Gestellte Aufgabe 1: Gib bitte sämtliche Umrissdatensätze Zeile für Zeile unverändert wieder.

═════ Vorliegender Text ═════

Cyril: Holly, Du bist seit Februar 2005 bei der Band. Wie kam es dazu und was hast Du vorher gemacht?
Holly: Nach dem Ausstieg des alten Sängers herrschte – wie eingangs erwähnt – über knapp anderthalb Jahre Flaute bis Untergangsstimmung bei Letzte Instanz. Ende 2004 löste sich meine Berliner Band „the comuvnics“ auf und ich stand als Sänger nun ohne Band da. Ein befreundeter Produzent aus Berlin vermittelte dann nach Dresden und ich reiste in ihr Heimatort. Letzte Instanz hatte eine Art „DSDS“ (Dresden sucht den Singeheinz) ausgeschrieben und ich gewann dann eben diesen Topf.
Cyril: Du sprichst von der ehemaligen Berliner Band, darf ich davon ausgehen, dass Du denn auch dort aufgewachsen bist? Und was führte Dich nach Istanbul?
Holly: Ja, Du darfst davon ausgehen, gerne sogar. Berlin mag ich sehr und immer, wenn es die Zeit erlaubt, besuche ich meine Familie und Freunde. Jedes Mal bin ich sehr überrascht, wie sich die Stadt quasi über Nacht stark verändert. Und in die Türkei führte mich die Liebe. In Istanbul fühle ich mich noch immer ganz wohl. Seit drei Jahren bin ich übrigens verheiratet.
Cyril: Trotz der aufkommenden Romantik erlaube ich mir einen abrupten Themawechsel. Das Schlagwort ist jetzt „Schulterschluss“. Die sind in der Musikindustrie total en vogue. Ihr habt ebenso Gastsänger mitwirken lassen (e.g. Eric Fish (Subway to Sally), Sven Friedrich (u.a. Zeraphine), Marta Jandová (Die Happy) oder Thomas Lindner von Schandmaul). Wie kommen solch’ Kollaborationen zustande, was ist das Ziel und wen habt ihr sonst noch in eurer Wirkungsstätte „beherbergt“?

═════ Gelieferte Daten ═════

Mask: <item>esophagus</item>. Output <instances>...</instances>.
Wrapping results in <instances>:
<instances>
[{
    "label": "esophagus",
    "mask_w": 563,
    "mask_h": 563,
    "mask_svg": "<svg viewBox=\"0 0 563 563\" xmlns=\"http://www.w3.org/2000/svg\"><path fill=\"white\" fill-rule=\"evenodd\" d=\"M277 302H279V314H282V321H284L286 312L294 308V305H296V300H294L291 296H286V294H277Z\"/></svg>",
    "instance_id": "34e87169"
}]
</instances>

═════

Gestellte Aufgabe 2: Übertrage aus dem Interview mit Holly den Satz „Berlin mag ich sehr und immer, wenn es die Zeit erlaubt, besuche ich meine Familie und Freunde.“ ins Englische.

Vollständige Antwort 1:
Mask: <item>esophagus</item>. Output <instances>...</instances>.
Wrapping results in <instances>:
<instances>
[{
    "label": "esophagus",
    "mask_w": 563,
    "mask_h": 563,
    "mask_svg": "<svg viewBox=\"0 0 563 563\" xmlns=\"http://www.w3.org/2000/svg\"><path fill=\"white\" fill-rule=\"evenodd\" d=\"M277 302H279V314H282V321H284L286 312L294 308V305H296V300H294L291 296H286V294H277Z\"/></svg>",
    "instance_id": "34e87169"
}]
</instances>

Vollständige Antwort 2: I like Berlin very much, and whenever time allows, I visit my family and friends.